L’ONG internationale humanitaire s’insurge contre la suspension prolongée de ses activités et accuse le gouvernement de dilatoire.
Les équipes de Médecins sans frontière (MSF) rongent leur frein depuis six mois dans la région anglophone du Nord-Ouest. L’ONG humanitaire internationale envisage même de quitter la zone si le gouvernement camerounais maintient l’ordre de suspension de ses activités, décidé le 8 décembre 2020 par le gouverneur du Nord-Ouest, Adolphe Lele Lafrique. « Nos opérations d’urgence ne peuvent rester suspendues indéfiniment. Pour des raisons de sécurité, de finance mais aussi d’identité de MSF, il nous est difficile de rester indéfiniment dans une zone où il nous est interdit de travailler », confie à lurgentiste.com, Emmanuel Lampaert, coordinateur des opérations de MSF en Afrique centrale.
Dilatoire
Après de longs mois de discussions entre MSF et le gouvernement camerounais, l’organisme humanitaire soupçonne ses interlocuteurs gouvernementaux de faire le dilatoire. « Au début, nous pensions que cette suspension serait rapidement levée après la clarification de tous les malentendus et des discussions transparentes sur notre façon de travailler. Mais cela a pris plus de temps que prévu, et nous avons poursuivi de bonne foi les efforts bilatéraux au niveau régional et central. À plusieurs reprises, nous avons pensé qu’une solution était en vue », explique Emmanuel Lampaert.

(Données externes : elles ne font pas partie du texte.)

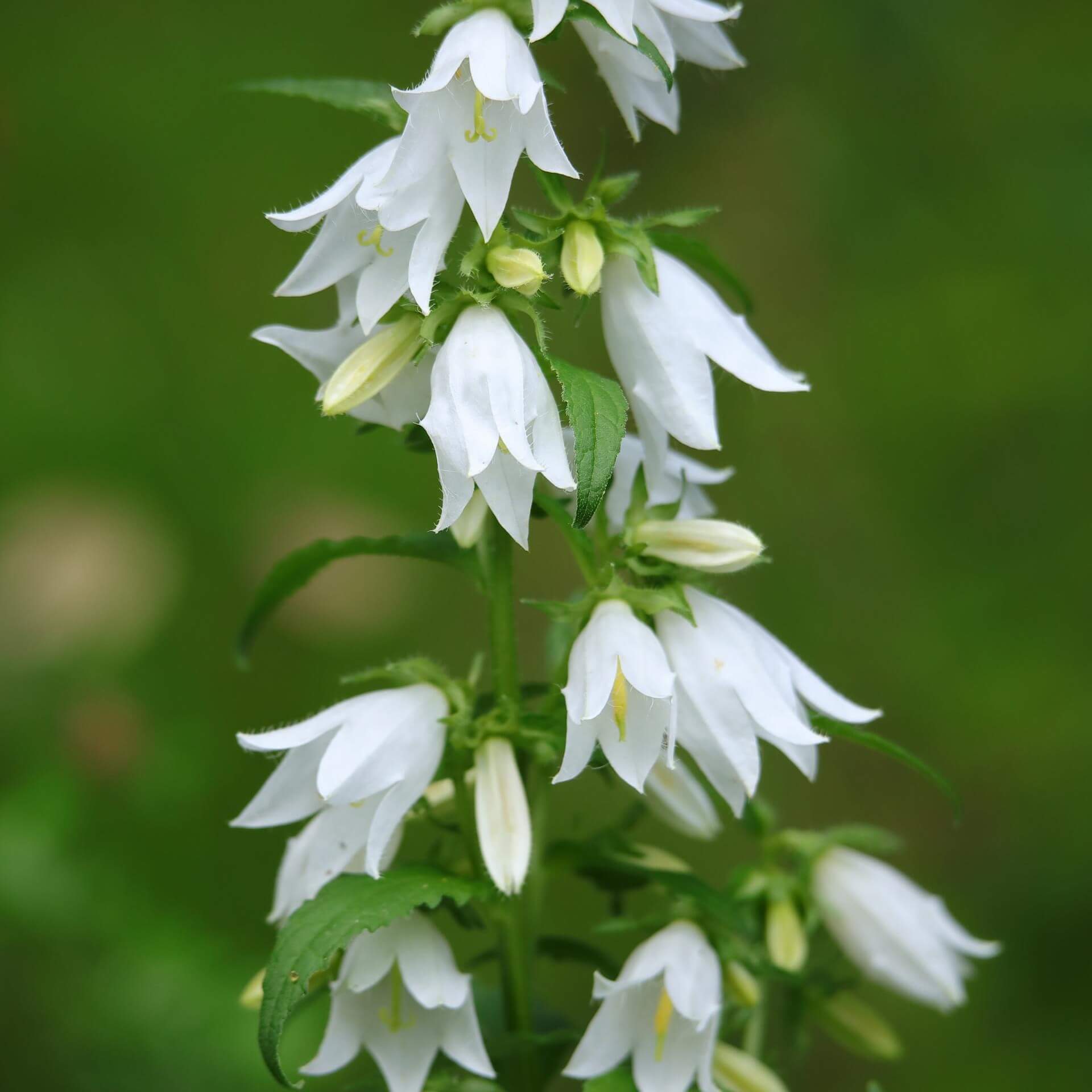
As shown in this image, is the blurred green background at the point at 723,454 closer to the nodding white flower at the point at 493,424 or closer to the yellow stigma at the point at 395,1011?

Au mois de mai dernier, Stephen Paul Cornish, le directeur général de MSF a personnellement fait le déplacement pour Yaoundé pour négocier une reprise d’activité. Sa délégation a d’ailleurs été reçue en audience le 11 mai 2021 par Lejeune Mbella Mbella, ministre camerounais des Relations Extérieures (Minrex), pour trouver un accord définitif. Mais depuis lors, c’est le silence radio du côté des autorités camerounaises qui avaient pourtant rassuré leur hôte humanitaire. « Après des mois de dialogue transparent, nous espérons que les autorités camerounaises réexamineront leur décision et qu’une décision de redémarrage immédiat sera accordée, afin de mettre fin aux souffrances de la population », déplore le coordinateur des opérations de MSF en Afrique centrale.
Santé en péril
Dans la région anglophone du Nord-Ouest, la situation humanitaire des populations se dégrade chaque jour un peu plus. La suspension d’activités de MSF « affecte gravement » les conditions de vie de la population meurtrie par les violences et pour laquelle la présence de cette ONG était la seule façon d’accéder à des soins de santé. D’après MSF, la mortalité maternelle et infantile a augmenté ces dernières années, et des besoins essentiels ne sont pas couverts. A titre d’exemple, des enfants qui souffrent de la malaria ou de diarrhée ne sont pas pris en charge. Idem pour des femmes enceintes qui doivent accoucher et ces personnes ayant besoin de soins chirurgicaux vitaux. « Il y a tant de personnes que nos équipes pourraient soigner gratuitement dès maintenant, mais ils en sont empêchés. Cette situation doit cesser. Qu’il s’agisse de Médecins Sans Frontières ou d’une autre organisation, les gens doivent avoir accès aux soins de santé ».